---------- Document text
Type	LATEX markup	Renders as
Plain	`\begin{matrix} 1 & 2 & 3\\ a & b & c \end{matrix}`	\(\begin{matrix} 1 & 2 & 3\\ a & b & c \end{matrix}\)
Parentheses; round brackets	`\begin{pmatrix} 1 & 2 & 3\\ a & b & c \end{pmatrix}`	\(\begin{pmatrix} 1 & 2 & 3\\ a & b & c \end{pmatrix}\)
Brackets; square brackets	`\begin{bmatrix} 1 & 2 & 3\\ a & b & c \end{bmatrix}`	\(\begin{bmatrix} 1 & 2 & 3\\ a & b & c \end{bmatrix}\)
Braces; curly brackets	`\begin{Bmatrix} 1 & 2 & 3\\ a & b & c \end{Bmatrix}`	\(\begin{Bmatrix} 1 & 2 & 3\\ a & b & c \end{Bmatrix}\)
Pipes	`\begin{vmatrix} 1 & 2 & 3\\ a & b & c \end{vmatrix}`	\(\begin{vmatrix} 1 & 2 & 3\\ a & b & c \end{vmatrix}\)
Double pipes	`\begin{Vmatrix} 1 & 2 & 3\\ a & b & c \end{Vmatrix}`	\(\begin{Vmatrix} 1 & 2 & 3\\ a & b & c \end{Vmatrix}\)

Matrix with Dots

Sometimes, you might want to include dots in your matrix to indicate a pattern. You can use the \cdots, \ddots, and \vdots commands for this.
--------------------
---------- Data
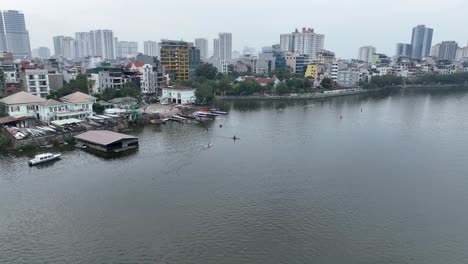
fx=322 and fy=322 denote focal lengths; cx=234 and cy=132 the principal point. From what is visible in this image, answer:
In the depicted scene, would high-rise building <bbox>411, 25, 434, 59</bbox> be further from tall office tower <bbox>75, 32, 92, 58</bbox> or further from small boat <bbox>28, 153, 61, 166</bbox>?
small boat <bbox>28, 153, 61, 166</bbox>

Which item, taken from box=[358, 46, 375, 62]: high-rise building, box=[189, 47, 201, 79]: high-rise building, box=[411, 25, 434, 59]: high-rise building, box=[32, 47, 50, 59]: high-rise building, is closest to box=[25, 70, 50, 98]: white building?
box=[189, 47, 201, 79]: high-rise building

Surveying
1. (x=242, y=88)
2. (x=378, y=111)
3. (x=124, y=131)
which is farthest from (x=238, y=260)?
(x=242, y=88)

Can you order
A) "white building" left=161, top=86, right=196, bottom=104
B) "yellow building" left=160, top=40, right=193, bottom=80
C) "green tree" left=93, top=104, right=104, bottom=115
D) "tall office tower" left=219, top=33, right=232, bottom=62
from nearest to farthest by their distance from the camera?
"green tree" left=93, top=104, right=104, bottom=115, "white building" left=161, top=86, right=196, bottom=104, "yellow building" left=160, top=40, right=193, bottom=80, "tall office tower" left=219, top=33, right=232, bottom=62

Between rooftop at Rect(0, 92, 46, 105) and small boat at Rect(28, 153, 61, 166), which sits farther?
rooftop at Rect(0, 92, 46, 105)

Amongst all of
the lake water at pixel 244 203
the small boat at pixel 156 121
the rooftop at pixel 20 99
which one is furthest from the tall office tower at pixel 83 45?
the lake water at pixel 244 203

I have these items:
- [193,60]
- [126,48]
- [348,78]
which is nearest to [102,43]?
[126,48]

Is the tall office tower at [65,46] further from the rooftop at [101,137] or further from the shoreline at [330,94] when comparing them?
the rooftop at [101,137]

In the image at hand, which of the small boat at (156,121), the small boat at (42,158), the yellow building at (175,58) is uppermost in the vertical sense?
the yellow building at (175,58)
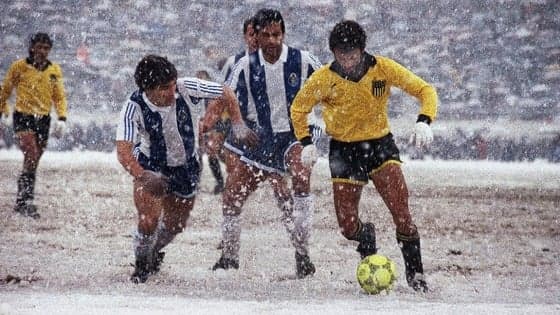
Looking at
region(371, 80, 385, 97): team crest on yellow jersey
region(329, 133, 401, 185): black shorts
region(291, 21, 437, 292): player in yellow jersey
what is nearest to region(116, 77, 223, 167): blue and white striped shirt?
region(291, 21, 437, 292): player in yellow jersey

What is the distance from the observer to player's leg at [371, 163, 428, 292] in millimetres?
5375

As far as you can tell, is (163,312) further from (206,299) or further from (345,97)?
(345,97)

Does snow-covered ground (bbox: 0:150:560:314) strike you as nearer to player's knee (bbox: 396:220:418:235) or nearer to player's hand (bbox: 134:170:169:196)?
player's knee (bbox: 396:220:418:235)

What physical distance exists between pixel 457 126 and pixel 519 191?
5962 mm

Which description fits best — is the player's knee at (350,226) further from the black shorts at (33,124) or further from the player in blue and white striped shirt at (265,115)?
the black shorts at (33,124)

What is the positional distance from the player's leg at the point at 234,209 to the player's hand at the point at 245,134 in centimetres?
23

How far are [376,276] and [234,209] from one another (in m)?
1.32

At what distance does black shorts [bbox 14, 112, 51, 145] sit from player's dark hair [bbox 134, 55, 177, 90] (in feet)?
11.5

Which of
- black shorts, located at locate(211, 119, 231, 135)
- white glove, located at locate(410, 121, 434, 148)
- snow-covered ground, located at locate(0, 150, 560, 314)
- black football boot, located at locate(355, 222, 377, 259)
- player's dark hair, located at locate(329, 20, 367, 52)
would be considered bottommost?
snow-covered ground, located at locate(0, 150, 560, 314)

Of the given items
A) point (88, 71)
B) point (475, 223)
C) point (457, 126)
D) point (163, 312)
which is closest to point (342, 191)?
point (163, 312)

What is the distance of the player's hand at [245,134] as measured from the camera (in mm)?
6016

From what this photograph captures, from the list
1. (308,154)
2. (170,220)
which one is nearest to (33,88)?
(170,220)

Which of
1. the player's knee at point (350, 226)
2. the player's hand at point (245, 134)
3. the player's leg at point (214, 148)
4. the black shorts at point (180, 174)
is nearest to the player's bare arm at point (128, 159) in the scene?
the black shorts at point (180, 174)

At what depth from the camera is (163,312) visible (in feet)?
14.8
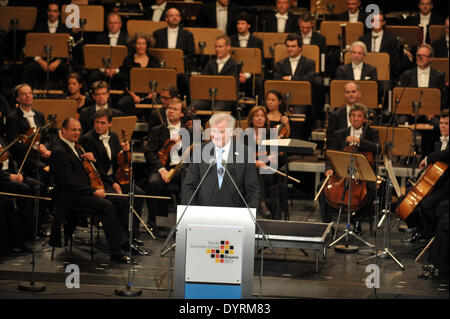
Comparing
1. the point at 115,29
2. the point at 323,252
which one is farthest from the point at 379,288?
the point at 115,29

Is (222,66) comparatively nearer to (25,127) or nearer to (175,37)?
(175,37)

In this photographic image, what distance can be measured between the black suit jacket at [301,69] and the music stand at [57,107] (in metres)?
2.40

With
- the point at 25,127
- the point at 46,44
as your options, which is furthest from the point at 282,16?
the point at 25,127

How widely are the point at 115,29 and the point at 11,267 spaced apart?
413 centimetres

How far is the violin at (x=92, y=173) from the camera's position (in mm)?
6695

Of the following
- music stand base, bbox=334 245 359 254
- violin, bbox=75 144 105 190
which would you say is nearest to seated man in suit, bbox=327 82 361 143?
music stand base, bbox=334 245 359 254

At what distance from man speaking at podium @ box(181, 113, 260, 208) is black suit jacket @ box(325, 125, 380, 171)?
182cm

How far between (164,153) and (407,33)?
3.79 metres

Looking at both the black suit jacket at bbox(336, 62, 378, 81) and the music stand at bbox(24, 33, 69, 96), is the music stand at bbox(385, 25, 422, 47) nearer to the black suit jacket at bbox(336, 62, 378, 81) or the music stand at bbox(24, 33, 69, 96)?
the black suit jacket at bbox(336, 62, 378, 81)

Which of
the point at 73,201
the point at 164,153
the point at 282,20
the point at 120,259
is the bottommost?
the point at 120,259

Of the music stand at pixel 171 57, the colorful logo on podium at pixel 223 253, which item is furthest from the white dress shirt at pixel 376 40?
the colorful logo on podium at pixel 223 253

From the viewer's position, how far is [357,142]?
7.27 m

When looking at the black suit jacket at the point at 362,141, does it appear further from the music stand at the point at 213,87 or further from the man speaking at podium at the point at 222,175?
the man speaking at podium at the point at 222,175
--------------------
== Written problem A ==
Answer these from the LaTeX matrix text:
(i) Which environment name in the markup produces square brackets?
(ii) What type is listed for the Vmatrix environment?
(iii) Which three commands are given for placing dots in a matrix?
== Written problem B ==
Reproduce the part of the LaTeX matrix text starting with "Matrix with Dots" and going on through "commands for this.".

== Full answer A ==
(i) bmatrix
(ii) Double pipes
(iii) \cdots, \ddots, and \vdots

== Full answer B ==
Matrix with Dots

Sometimes, you might want to include dots in your matrix to indicate a pattern. You can use the \cdots, \ddots, and \vdots commands for this.